Essentially, the Server 1 is never receiving a Acknowledgement or anything. Since its a stateful firewall (right?), it just drops the connection since it never knew the connection was actually established.

Now, the LAN/Backbone configuration has to stay this way. I need both interfaces operating at the same time.

TLDR: I want to avoid using asymetric routing. According to @Zac67's comment, it is not possible to use stateful firewalls and asymetric routing. Can I tell Linux that it should use the original interface for sending back the requests?

  • Asymmetric routing doesn't work with firewalls using stateful inspection. You need to make up your mind and configure routing and firewalling accordingly. Most likely, you can adjust the (default or specific) routing on the host. Note that host configurations and issues are explicitly off topic here.
    – Zac67
    Dec 23, 2022 at 16:11
  • Please edit the question to include a good network description or diagram, the network device models, and the network device configurations. It is difficult to see why the hosts will not send directly to the server if they are on the same network. Also, remember that host/server configurations are off-topic here.
    – Ron Maupin
    Dec 23, 2022 at 17:38
  • I have edited the question and added a Ascii-Diagram of the network structure. Dec 23, 2022 at 17:56

2 Answers 2


This is all working "as designed". The client doesn't know anything about Server 2's configuration, so to reach it (and any other 5.x) the default route to Server 1 applies. When that traffic arrives at Server 2 (src:1.client dst:2.server2), it doesn't know that traffic arrived via Server 1.[*] Since Server 2 has a direct connection to 1.x, it will send any reply directly into that network. Server 1, being a firewall, will be unhappy with this asymmetry -- not seeing ACK's.

The best way to "fix" this is tell the client it can reach 5.server2 via 1.server2; thus bypassing the firewall. [/32 route is more specific than the /24 "connected" LAN, or /0 default route] You don't want to tell Server 2 to send all of 1.client back to 5.server1, because that would break 1.client to 1.server2 communications. (trading one asymmetry for another.)

Of course, the more common answer would be "NAT". If the firewall rewrites the source of 1.client to 5.server1, Server 2 will send the traffic back to Server 1. This is "source NAT". (I've done that a few times to address some "backdoor" asymmetries -- the terminal server needs to be accessible on any interface, from any network... traffic must return by the same path.)

[*] Layer-3 doesn't care about layer-2, so the fact that it came from Server 1's MAC is irrelevant.

  • The idea here is to access the servers webdashboards/configurations only over the management/backbone interfaces.
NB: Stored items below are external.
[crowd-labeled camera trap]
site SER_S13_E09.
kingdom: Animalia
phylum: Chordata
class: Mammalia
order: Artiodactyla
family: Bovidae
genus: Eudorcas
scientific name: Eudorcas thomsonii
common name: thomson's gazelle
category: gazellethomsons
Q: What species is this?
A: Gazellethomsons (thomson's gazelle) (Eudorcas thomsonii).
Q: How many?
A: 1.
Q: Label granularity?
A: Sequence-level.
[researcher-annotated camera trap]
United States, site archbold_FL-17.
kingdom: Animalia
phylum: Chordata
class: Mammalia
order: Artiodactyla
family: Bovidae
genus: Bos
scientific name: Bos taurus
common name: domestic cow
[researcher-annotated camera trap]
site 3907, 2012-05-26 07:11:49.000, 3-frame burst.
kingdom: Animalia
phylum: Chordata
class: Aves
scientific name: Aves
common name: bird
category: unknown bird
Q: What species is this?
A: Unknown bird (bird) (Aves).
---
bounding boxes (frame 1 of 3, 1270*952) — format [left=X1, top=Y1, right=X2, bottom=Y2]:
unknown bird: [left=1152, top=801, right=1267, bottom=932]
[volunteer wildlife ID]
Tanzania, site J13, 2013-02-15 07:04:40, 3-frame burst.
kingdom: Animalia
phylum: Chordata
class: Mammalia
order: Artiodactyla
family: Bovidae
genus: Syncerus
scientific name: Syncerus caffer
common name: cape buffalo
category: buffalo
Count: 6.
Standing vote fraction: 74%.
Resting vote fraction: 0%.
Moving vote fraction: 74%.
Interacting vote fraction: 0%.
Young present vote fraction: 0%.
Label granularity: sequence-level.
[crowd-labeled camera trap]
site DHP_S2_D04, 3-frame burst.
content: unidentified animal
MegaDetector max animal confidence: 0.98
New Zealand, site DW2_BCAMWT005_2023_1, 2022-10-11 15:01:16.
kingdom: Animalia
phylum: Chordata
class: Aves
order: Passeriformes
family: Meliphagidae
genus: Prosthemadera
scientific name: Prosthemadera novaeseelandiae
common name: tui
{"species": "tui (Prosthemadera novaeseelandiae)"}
I have disabled the LAN-Interface for the Hypervisors, so the server wont route the traffic the wrong way back. I actually assumed that PfSense was doing SNAT while routing traffic between interfaces, therefore i was confused. Thanks! Dec 24, 2022 at 11:33

You need to set up a static route on Server2 for via the PfSense with a better metric (=lower value) than its direct connection to LAN.

Since LAN clients seem to be supposed to use the firewall, that direct connection circumvents that. Since it's also messing with stateful inspection, you might want to remove that connection altogether.

  • The idea behind the "parallel" servers are my proxmox hosts, which can have their virtual machines transferred between them for e.g. loadbalncing/failover etc. Therefore i cannot remove that connection. I will try to edit the metric on the nodes. Dec 23, 2022 at 18:06
  • Well, you could use a different IP subnet (or VLAN altogether) for that, then it wouldn't mess with your routing. You should really consider a dedicated VLAN and subnet for VM migration.
    – Zac67
    Dec 23, 2022 at 19:37
  • You cannot override "directly connected" with metrics.
    – Ricky
    Dec 23, 2022 at 21:51
  • @Ricky ... but you should be able to add an additional route with lower metrics. But that's only a workaround, a better design with dedicated VLANs doesn't require that.
    – Zac67
    Dec 23, 2022 at 22:30
  • 1
    You can add a more specific route (/32, pair of /25's), but you cannot override the automatic /24 for the connecting interface.